Im Universum ist intelligentes Leben einmalig, deshalb nimmt der Mensch im Kosmos eine Sonderstellung ein. Daraus ergibt sich für Muntwyler die Verpflichtung, "alle Menschen-zu einem sinngemäßen Lebenswandel"· anzuhalten. Darüber handelt der Autor im vorliegenden Buch. Er kommt dabei zu etwas befremdlich anmutenden Schlußfolgerungen vor allem im Bereich der Evolutionstheorie. Gegen die Auffassung naturwissenschaftlicher Evolutionstheorie scheint für den Verfasser gesichert, daß jede Form von Leben Produkt der von Gott geleiteten Entwicklungsprogramme ist. Die primitiven Vorstufen des Menschen dienten dem Schöpfer nur dazu, "die Umwelttauglichkeit des menschlichen Körpers zu erproben Wir sind also keineswegs Endprodukt einer Vielzahl zufälliger Mutationen, sondern nach Gottes Plan das letzte Glied der Schöpfung. Der Mensch ist aber nicht nur stofflich zu begreifen. Alle Lebewesen - von den Viren bis hin zum Menschen - enthalten in ihrem materiellen Körper einen Lebensgeist, d. h. ein feinstoffliches Gebilde, das den Organismus ”belebt". Jedem Menschen wird im Moment der Befruchtung sein individueller Lebensgeist zuteil. Muntwyler hält die Abtreibung einer menschlichen Frucht schon deshalb für verwerflich, weil ein bereits in der Vorstellung Gottes existierender Mensch vernichtet würde. Scharf kritisiert der Autor die Gentechnik. Ein vollkommener Mensch läßt sich nicht züchten. Indem Veränderungen des menschlichen Erbgutes vorgenommen werden, pfuscht man im Plan Gottes herum. Dieser neuerliche Verstoß muß weitere Strafen für die Menschheit nach sich ziehen. Wie Muntwyler aus-führt, haben wir uns schon einmal durch "den Ungehorsam der ersten Exemplare der Gattung Homo sapiens Ernährungsprobleme, Tod und Unfrieden" eingeheimst. Insgesamt gibt sich der Autor pessimistisch, denn nichts kann die Menschen vor dem Straucheln bewahren. Einziger Sinn und Zweck des Lebens ist für ihn, Gott zu finden. Selektion findet nur insofern statt, als den” Moralisch Tüchtigen" zu ewigem Leben verholfen wird.

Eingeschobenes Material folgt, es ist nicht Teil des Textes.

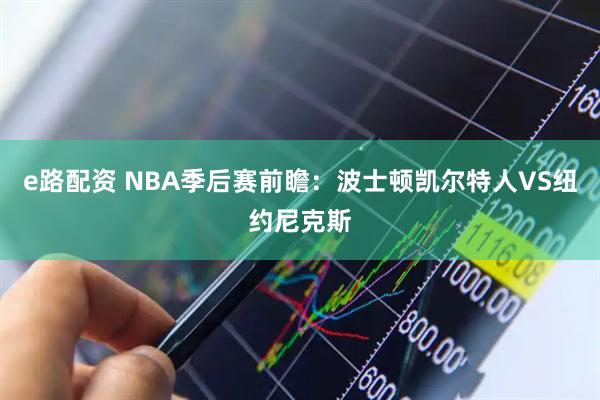 e路配资 NBA季后赛前瞻:波士顿凯尔特人VS纽约尼克斯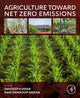 Book cover of: Agriculture Toward Net Zero Emissions. By: Sandeep Kumar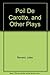 Poil De Carotte, and Other Plays (English and French Edition)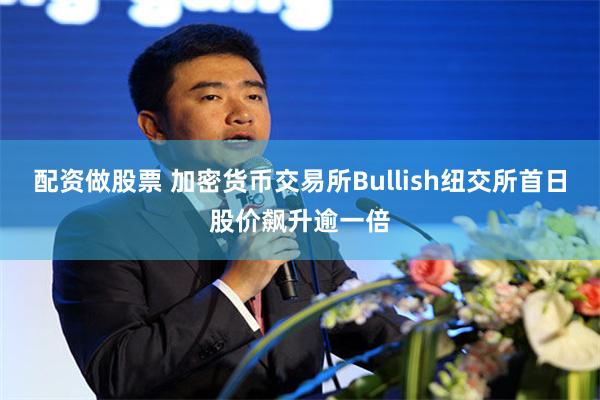 配资做股票 加密货币交易所Bullish纽交所首日股价飙升逾一倍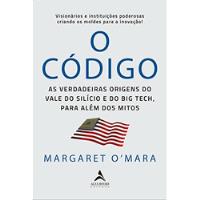 O Codigo - As Verdadeiras Origens Do Vale Do Silicio E O Big Tech Para Alem De Mitos De Margaret Omara Pela Alta Books (2021) comprar usado  Brasil 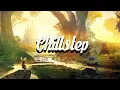 Download Lagu Chillstep Mix 2025 [2 Hours]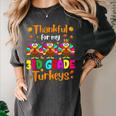 Thankful For My 3rd Grade Turkeys Thanksgiving Teacher Kids Women's Comfort Colors T-Shirt Pepper Thankful For My 3rd Grade Turkeys Thanksgiving Teacher Kids Women's Comfort Colors T-Shirt Pepper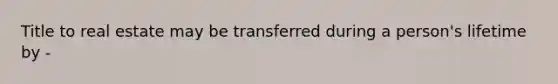 Title to real estate may be transferred during a person's lifetime by -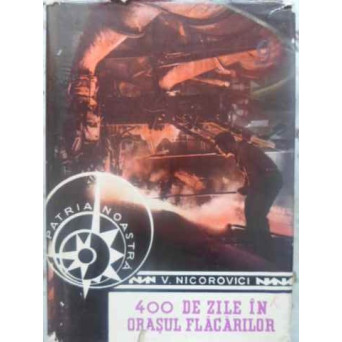 400 DE ZILE IN ORASUL FLACARILOR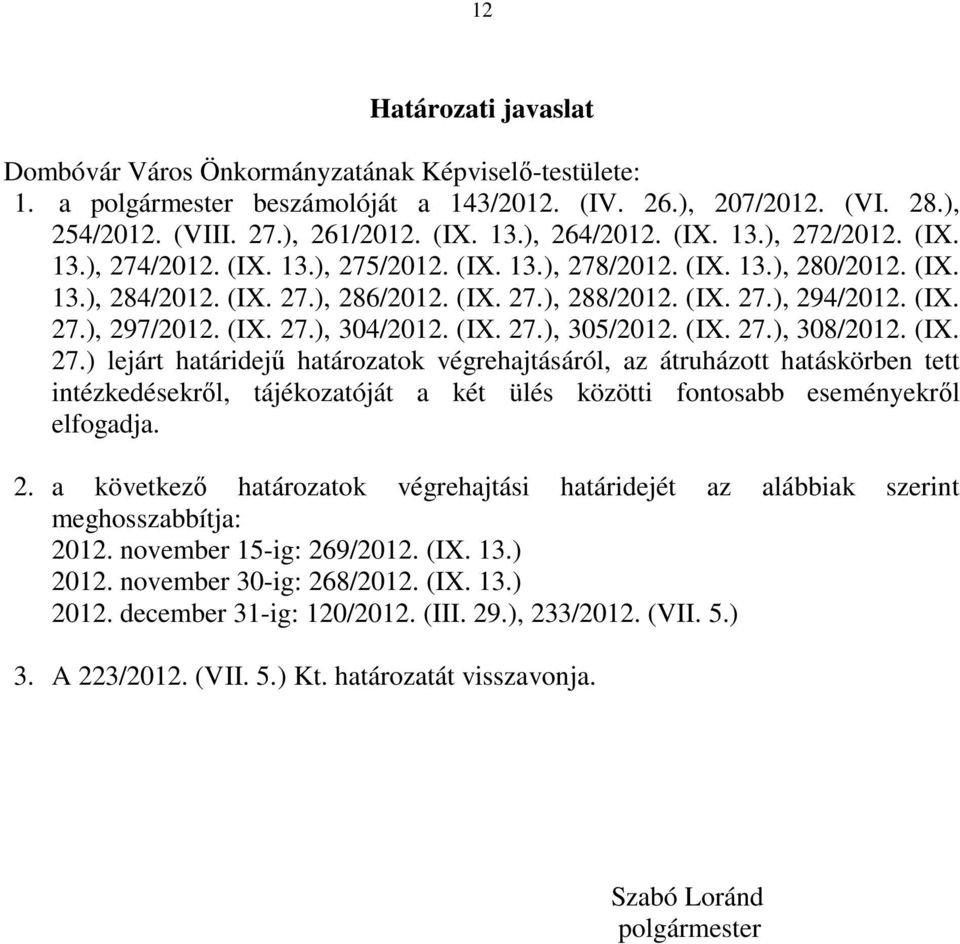 (IX. 27.), 297/2012. (IX. 27.), 304/2012. (IX. 27.), 305/2012. (IX. 27.), 308/2012. (IX. 27.) lejárt határidejű határozatok végrehajtásáról, az átruházott hatáskörben tett intézkedésekről, tájékozatóját a két ülés közötti fontosabb eseményekről elfogadja.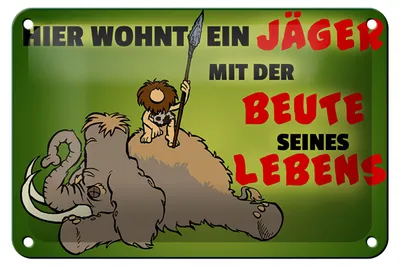 Produktbild von Blechschild Jäger 18x12cm wohnt mit der Beute seines Lebens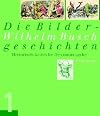 Die Bildergeschichten : historisch-kritische Gesamtausgabe / Band 1: Frühwerk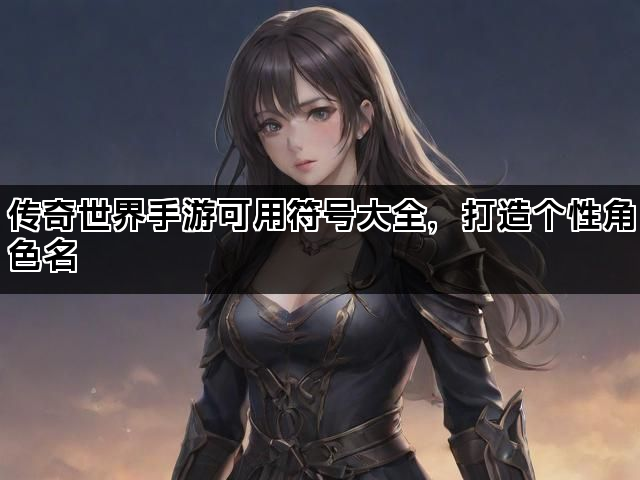 传奇世界手游可用符号大全，打造个性角色名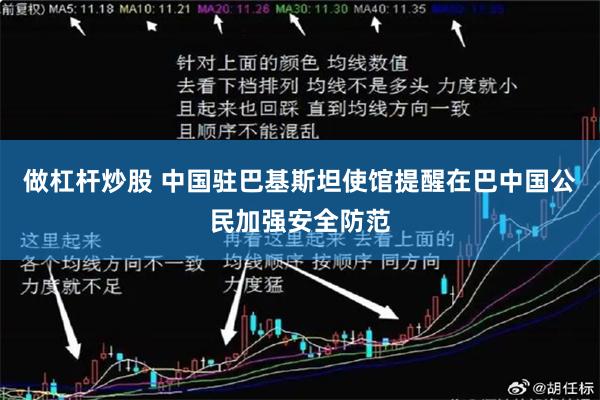 做杠杆炒股 中国驻巴基斯坦使馆提醒在巴中国公民加强安全防范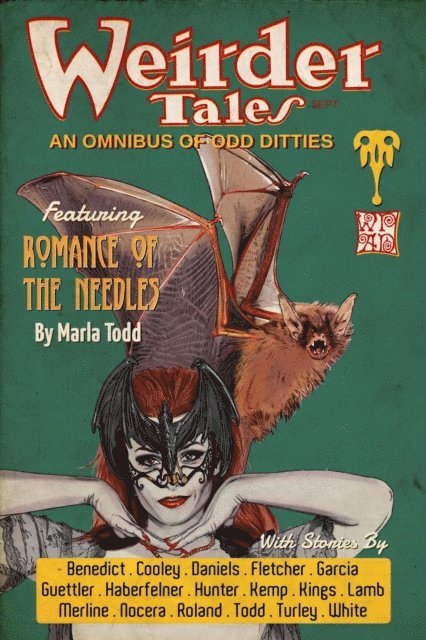 J. Harrison Kemp, Juliette Kings, Debra Lamb, Chris Benedict, David Hunter, Michael Merline, Lea Anne Guettler, Molly Roland, Soleil Daniels, Rob Fletcher, Samantha L Nocera, R James Turley, Mike Cooley, Michael Haberfelner, Marla Todd, Diana Garcia, Mandy White, WP aD - Weirder Tales, E-bok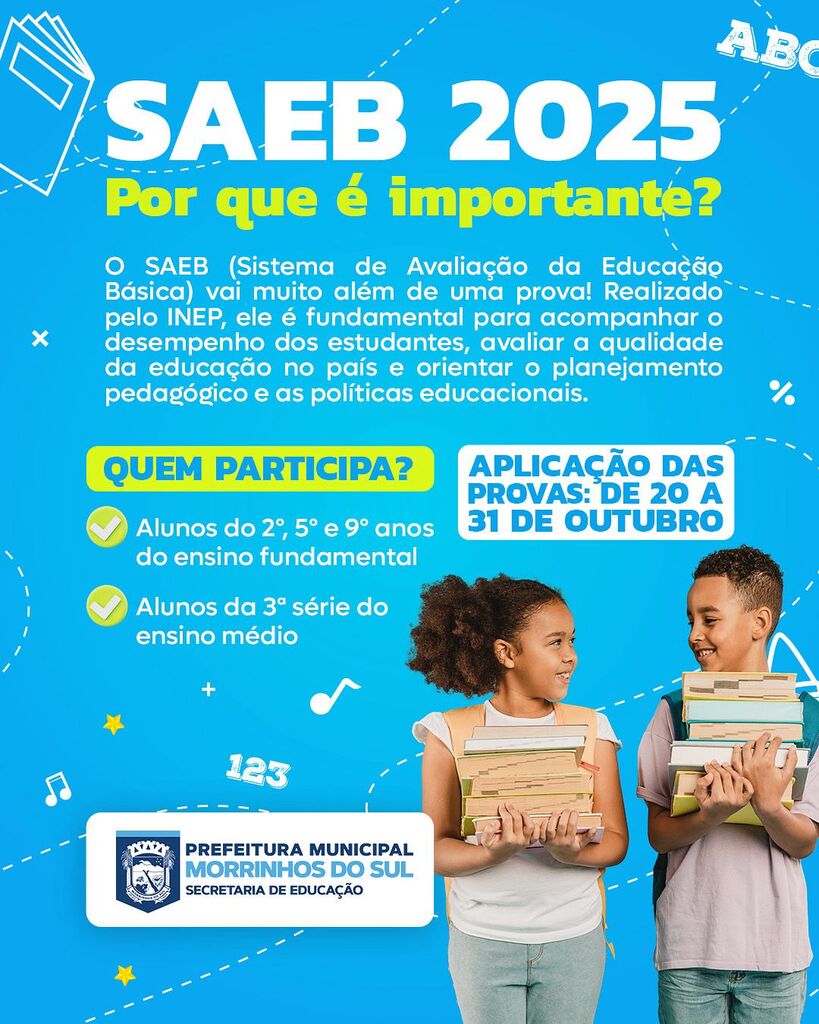 ALUNOS DAS ESCOLAS PÚBLICAS DE MORRINHOS DO SUL PARTICIPARÃO DO SAEB 2025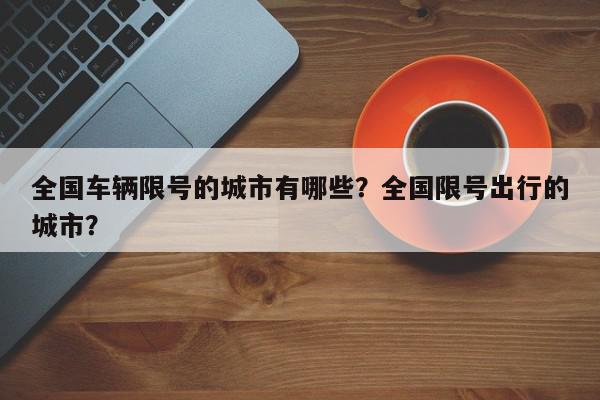 全国车辆限号的城市有哪些？全国限号出行的城市？-第1张图片-我家生活百科
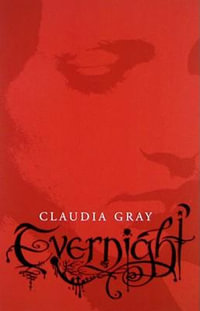 Evernight : Evernight Series : Book 1 - Claudia Gray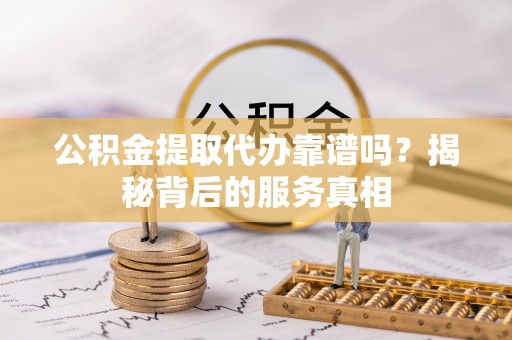 迎泽公积金提取代办靠谱吗？揭秘背后的服务真相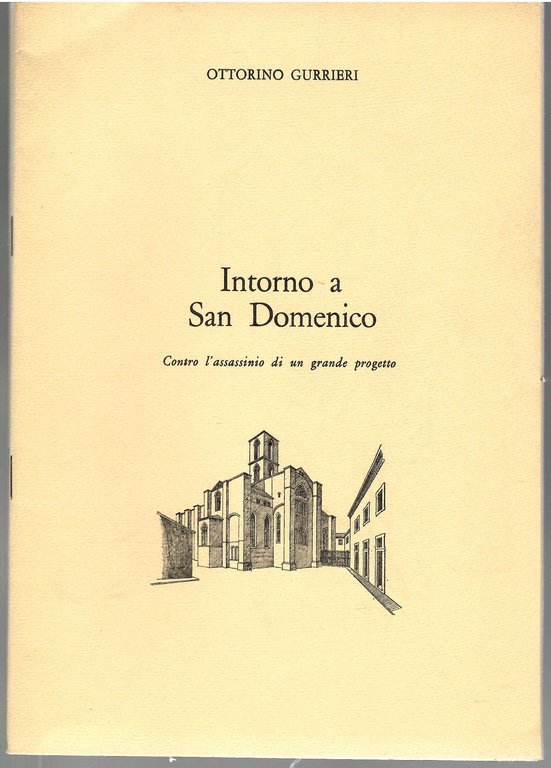 Intorno a San Domenico Contro L'assassinio Di Un Grande Progetto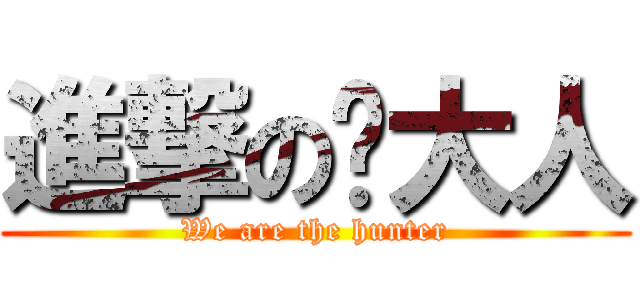 進撃の轩大人 (We are the hunter)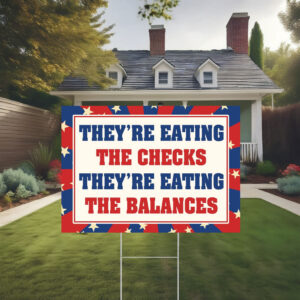 They're Eating The Checks They're Eating The Balances Yard Sign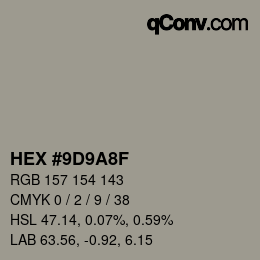 Color code: HEX #9D9A8F | qconv.com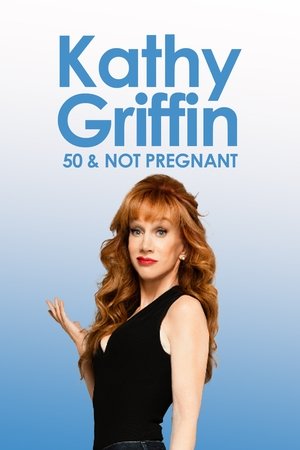 Kathy Griffin: 50 And Not Pregnant Poster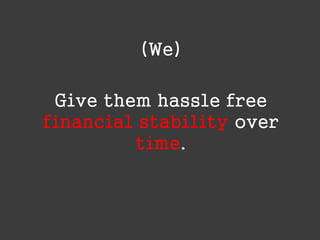 (We)
Give them hassle free
financial stability over
time.

 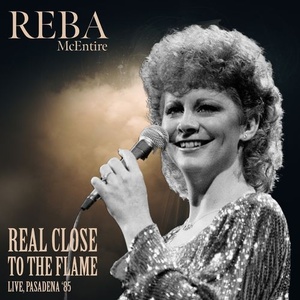 Reba McEntire - Real Close To The Flame (Live, Pasadena '85) (2022) Mp3 320kbps [PMEDIA] ⭐️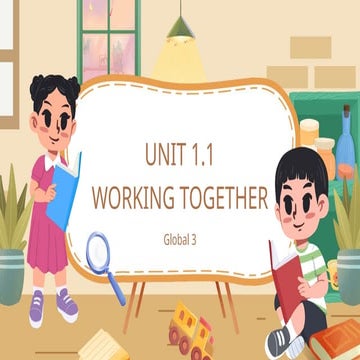 Unit 1.1 Working together.pptx cambridge global english 1 | PPTX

Muntwyler kommt nach einer komplizierten und wenig verständlichen Beschreibung der Evolutionsgeschichte zu dem Schluß, daß der Mensch kein Zufallsprodukt der Evolution, sondern das Meisterwerk seines Schöpfers ist. Umso weniger liegt, wie er behauptet, die Zukunft im eigenen Einflußbereich, sondern wäre doch jederzeit vom Schöpfer zu lenken. Ließe sich Gott tatsächlich für unsere Sorgen gewinnen, so wäre die Wunschliste groß und die zu lösenden Aufgaben wohl nicht in sieben Tagen zu bewältigen.

 

Muntwyler, Rene E. : Ist der Homosapiens am Ende? Zukunft der Menschheit. Altstätten: Panorama-Verl., 1989. 172 S.